**Saved entries:**
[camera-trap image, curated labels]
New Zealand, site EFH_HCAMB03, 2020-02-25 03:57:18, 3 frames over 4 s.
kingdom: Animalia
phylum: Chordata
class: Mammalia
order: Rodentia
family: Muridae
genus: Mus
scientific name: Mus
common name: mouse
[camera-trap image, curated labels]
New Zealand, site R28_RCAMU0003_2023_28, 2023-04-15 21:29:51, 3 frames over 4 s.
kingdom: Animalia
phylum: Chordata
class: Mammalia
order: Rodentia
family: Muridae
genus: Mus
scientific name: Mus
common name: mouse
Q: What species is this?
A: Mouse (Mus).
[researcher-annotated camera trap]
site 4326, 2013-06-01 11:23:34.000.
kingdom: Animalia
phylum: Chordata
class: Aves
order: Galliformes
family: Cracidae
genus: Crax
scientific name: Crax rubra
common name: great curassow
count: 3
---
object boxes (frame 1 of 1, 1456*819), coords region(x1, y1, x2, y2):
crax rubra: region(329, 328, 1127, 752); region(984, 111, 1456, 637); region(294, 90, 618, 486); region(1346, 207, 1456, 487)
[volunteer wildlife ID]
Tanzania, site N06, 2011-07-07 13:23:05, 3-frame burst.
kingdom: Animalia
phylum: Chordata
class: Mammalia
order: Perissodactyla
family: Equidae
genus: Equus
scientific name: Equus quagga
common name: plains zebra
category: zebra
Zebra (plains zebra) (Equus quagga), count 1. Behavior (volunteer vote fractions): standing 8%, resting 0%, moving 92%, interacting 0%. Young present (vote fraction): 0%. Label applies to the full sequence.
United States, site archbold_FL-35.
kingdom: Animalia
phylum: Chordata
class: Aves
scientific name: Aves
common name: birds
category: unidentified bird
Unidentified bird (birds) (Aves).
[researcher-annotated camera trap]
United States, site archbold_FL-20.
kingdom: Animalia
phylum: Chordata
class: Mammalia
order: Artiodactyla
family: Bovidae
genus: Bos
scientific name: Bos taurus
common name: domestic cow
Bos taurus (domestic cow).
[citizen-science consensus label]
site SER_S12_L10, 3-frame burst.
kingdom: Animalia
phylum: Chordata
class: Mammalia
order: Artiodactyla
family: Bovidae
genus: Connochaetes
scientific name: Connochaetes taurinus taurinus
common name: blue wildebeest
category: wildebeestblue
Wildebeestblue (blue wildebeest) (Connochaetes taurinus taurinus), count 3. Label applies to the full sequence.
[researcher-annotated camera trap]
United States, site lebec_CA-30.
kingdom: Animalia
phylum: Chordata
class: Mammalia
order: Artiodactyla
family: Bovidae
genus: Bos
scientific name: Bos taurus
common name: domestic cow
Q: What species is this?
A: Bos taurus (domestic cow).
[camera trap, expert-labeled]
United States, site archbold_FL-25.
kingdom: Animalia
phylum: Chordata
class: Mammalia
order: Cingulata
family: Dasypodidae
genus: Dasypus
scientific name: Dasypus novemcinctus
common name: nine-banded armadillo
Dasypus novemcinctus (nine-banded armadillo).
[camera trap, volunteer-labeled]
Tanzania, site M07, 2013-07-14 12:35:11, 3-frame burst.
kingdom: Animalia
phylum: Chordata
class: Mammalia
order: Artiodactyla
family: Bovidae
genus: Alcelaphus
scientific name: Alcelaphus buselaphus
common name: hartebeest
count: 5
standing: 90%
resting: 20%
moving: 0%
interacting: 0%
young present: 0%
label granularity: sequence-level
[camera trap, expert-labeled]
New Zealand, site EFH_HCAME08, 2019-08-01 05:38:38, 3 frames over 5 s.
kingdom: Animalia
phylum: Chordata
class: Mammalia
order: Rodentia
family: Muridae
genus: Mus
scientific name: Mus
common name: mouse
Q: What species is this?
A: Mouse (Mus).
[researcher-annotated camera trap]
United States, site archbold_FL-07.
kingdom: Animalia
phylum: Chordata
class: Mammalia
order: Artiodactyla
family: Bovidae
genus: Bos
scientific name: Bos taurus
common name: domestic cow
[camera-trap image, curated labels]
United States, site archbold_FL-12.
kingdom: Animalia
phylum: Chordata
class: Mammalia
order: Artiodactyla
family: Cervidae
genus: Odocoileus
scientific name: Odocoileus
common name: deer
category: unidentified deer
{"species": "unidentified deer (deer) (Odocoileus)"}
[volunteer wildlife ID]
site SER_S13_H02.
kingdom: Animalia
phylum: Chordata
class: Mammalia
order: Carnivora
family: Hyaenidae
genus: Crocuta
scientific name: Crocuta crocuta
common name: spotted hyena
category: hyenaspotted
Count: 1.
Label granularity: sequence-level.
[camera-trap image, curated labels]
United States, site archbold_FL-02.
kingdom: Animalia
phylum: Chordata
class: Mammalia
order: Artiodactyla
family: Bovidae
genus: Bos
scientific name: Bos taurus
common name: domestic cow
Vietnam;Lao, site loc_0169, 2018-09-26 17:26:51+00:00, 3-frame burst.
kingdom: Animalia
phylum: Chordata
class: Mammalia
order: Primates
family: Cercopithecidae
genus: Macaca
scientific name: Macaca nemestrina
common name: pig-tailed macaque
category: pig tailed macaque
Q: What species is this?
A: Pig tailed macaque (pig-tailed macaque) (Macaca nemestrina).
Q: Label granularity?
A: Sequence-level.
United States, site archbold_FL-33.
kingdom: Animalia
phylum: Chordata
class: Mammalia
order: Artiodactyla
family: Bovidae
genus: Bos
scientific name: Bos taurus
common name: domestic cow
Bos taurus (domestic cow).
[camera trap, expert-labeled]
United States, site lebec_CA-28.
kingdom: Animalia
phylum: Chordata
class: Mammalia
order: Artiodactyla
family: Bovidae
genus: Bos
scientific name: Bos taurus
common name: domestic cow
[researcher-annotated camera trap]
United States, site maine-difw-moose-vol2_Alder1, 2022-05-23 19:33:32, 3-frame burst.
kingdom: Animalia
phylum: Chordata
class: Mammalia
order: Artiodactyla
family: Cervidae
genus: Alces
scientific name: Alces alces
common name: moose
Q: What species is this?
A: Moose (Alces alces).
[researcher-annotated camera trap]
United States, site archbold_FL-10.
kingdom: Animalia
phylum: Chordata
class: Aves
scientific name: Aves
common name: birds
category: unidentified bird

**Task details:** Copy the entries word for word. Leave nothing out.

**Problem solution:**
[camera-trap image, curated labels]
New Zealand, site EFH_HCAMB03, 2020-02-25 03:57:18, 3 frames over 4 s.
kingdom: Animalia
phylum: Chordata
class: Mammalia
order: Rodentia
family: Muridae
genus: Mus
scientific name: Mus
common name: mouse
[camera-trap image, curated labels]
New Zealand, site R28_RCAMU0003_2023_28, 2023-04-15 21:29:51, 3 frames over 4 s.
kingdom: Animalia
phylum: Chordata
class: Mammalia
order: Rodentia
family: Muridae
genus: Mus
scientific name: Mus
common name: mouse
Q: What species is this?
A: Mouse (Mus).
[researcher-annotated camera trap]
site 4326, 2013-06-01 11:23:34.000.
kingdom: Animalia
phylum: Chordata
class: Aves
order: Galliformes
family: Cracidae
genus: Crax
scientific name: Crax rubra
common name: great curassow
count: 3
---
object boxes (frame 1 of 1, 1456*819), coords region(x1, y1, x2, y2):
crax rubra: region(329, 328, 1127, 752); region(984, 111, 1456, 637); region(294, 90, 618, 486); region(1346, 207, 1456, 487)
[volunteer wildlife ID]
Tanzania, site N06, 2011-07-07 13:23:05, 3-frame burst.
kingdom: Animalia
phylum: Chordata
class: Mammalia
order: Perissodactyla
family: Equidae
genus: Equus
scientific name: Equus quagga
common name: plains zebra
category: zebra
Zebra (plains zebra) (Equus quagga), count 1. Behavior (volunteer vote fractions): standing 8%, resting 0%, moving 92%, interacting 0%. Young present (vote fraction): 0%. Label applies to the full sequence.
United States, site archbold_FL-35.
kingdom: Animalia
phylum: Chordata
class: Aves
scientific name: Aves
common name: birds
category: unidentified bird
Unidentified bird (birds) (Aves).
[researcher-annotated camera trap]
United States, site archbold_FL-20.
kingdom: Animalia
phylum: Chordata
class: Mammalia
order: Artiodactyla
family: Bovidae
genus: Bos
scientific name: Bos taurus
common name: domestic cow
Bos taurus (domestic cow).
[citizen-science consensus label]
site SER_S12_L10, 3-frame burst.
kingdom: Animalia
phylum: Chordata
class: Mammalia
order: Artiodactyla
family: Bovidae
genus: Connochaetes
scientific name: Connochaetes taurinus taurinus
common name: blue wildebeest
category: wildebeestblue
Wildebeestblue (blue wildebeest) (Connochaetes taurinus taurinus), count 3. Label applies to the full sequence.
[researcher-annotated camera trap]
United States, site lebec_CA-30.
kingdom: Animalia
phylum: Chordata
class: Mammalia
order: Artiodactyla
family: Bovidae
genus: Bos
scientific name: Bos taurus
common name: domestic cow
Q: What species is this?
A: Bos taurus (domestic cow).
[camera trap, expert-labeled]
United States, site archbold_FL-25.
kingdom: Animalia
phylum: Chordata
class: Mammalia
order: Cingulata
family: Dasypodidae
genus: Dasypus
scientific name: Dasypus novemcinctus
common name: nine-banded armadillo
Dasypus novemcinctus (nine-banded armadillo).
[camera trap, volunteer-labeled]
Tanzania, site M07, 2013-07-14 12:35:11, 3-frame burst.
kingdom: Animalia
phylum: Chordata
class: Mammalia
order: Artiodactyla
family: Bovidae
genus: Alcelaphus
scientific name: Alcelaphus buselaphus
common name: hartebeest
count: 5
standing: 90%
resting: 20%
moving: 0%
interacting: 0%
young present: 0%
label granularity: sequence-level
[camera trap, expert-labeled]
New Zealand, site EFH_HCAME08, 2019-08-01 05:38:38, 3 frames over 5 s.
kingdom: Animalia
phylum: Chordata
class: Mammalia
order: Rodentia
family: Muridae
genus: Mus
scientific name: Mus
common name: mouse
Q: What species is this?
A: Mouse (Mus).
[researcher-annotated camera trap]
United States, site archbold_FL-07.
kingdom: Animalia
phylum: Chordata
class: Mammalia
order: Artiodactyla
family: Bovidae
genus: Bos
scientific name: Bos taurus
common name: domestic cow
[camera-trap image, curated labels]
United States, site archbold_FL-12.
kingdom: Animalia
phylum: Chordata
class: Mammalia
order: Artiodactyla
family: Cervidae
genus: Odocoileus
scientific name: Odocoileus
common name: deer
category: unidentified deer
{"species": "unidentified deer (deer) (Odocoileus)"}
[volunteer wildlife ID]
site SER_S13_H02.
kingdom: Animalia
phylum: Chordata
class: Mammalia
order: Carnivora
family: Hyaenidae
genus: Crocuta
scientific name: Crocuta crocuta
common name: spotted hyena
category: hyenaspotted
Count: 1.
Label granularity: sequence-level.
[camera-trap image, curated labels]
United States, site archbold_FL-02.
kingdom: Animalia
phylum: Chordata
class: Mammalia
order: Artiodactyla
family: Bovidae
genus: Bos
scientific name: Bos taurus
common name: domestic cow
Vietnam;Lao, site loc_0169, 2018-09-26 17:26:51+00:00, 3-frame burst.
kingdom: Animalia
phylum: Chordata
class: Mammalia
order: Primates
family: Cercopithecidae
genus: Macaca
scientific name: Macaca nemestrina
common name: pig-tailed macaque
category: pig tailed macaque
Q: What species is this?
A: Pig tailed macaque (pig-tailed macaque) (Macaca nemestrina).
Q: Label granularity?
A: Sequence-level.
United States, site archbold_FL-33.
kingdom: Animalia
phylum: Chordata
class: Mammalia
order: Artiodactyla
family: Bovidae
genus: Bos
scientific name: Bos taurus
common name: domestic cow
Bos taurus (domestic cow).
[camera trap, expert-labeled]
United States, site lebec_CA-28.
kingdom: Animalia
phylum: Chordata
class: Mammalia
order: Artiodactyla
family: Bovidae
genus: Bos
scientific name: Bos taurus
common name: domestic cow
[researcher-annotated camera trap]
United States, site maine-difw-moose-vol2_Alder1, 2022-05-23 19:33:32, 3-frame burst.
kingdom: Animalia
phylum: Chordata
class: Mammalia
order: Artiodactyla
family: Cervidae
genus: Alces
scientific name: Alces alces
common name: moose
Q: What species is this?
A: Moose (Alces alces).
[researcher-annotated camera trap]
United States, site archbold_FL-10.
kingdom: Animalia
phylum: Chordata
class: Aves
scientific name: Aves
common name: birds
category: unidentified bird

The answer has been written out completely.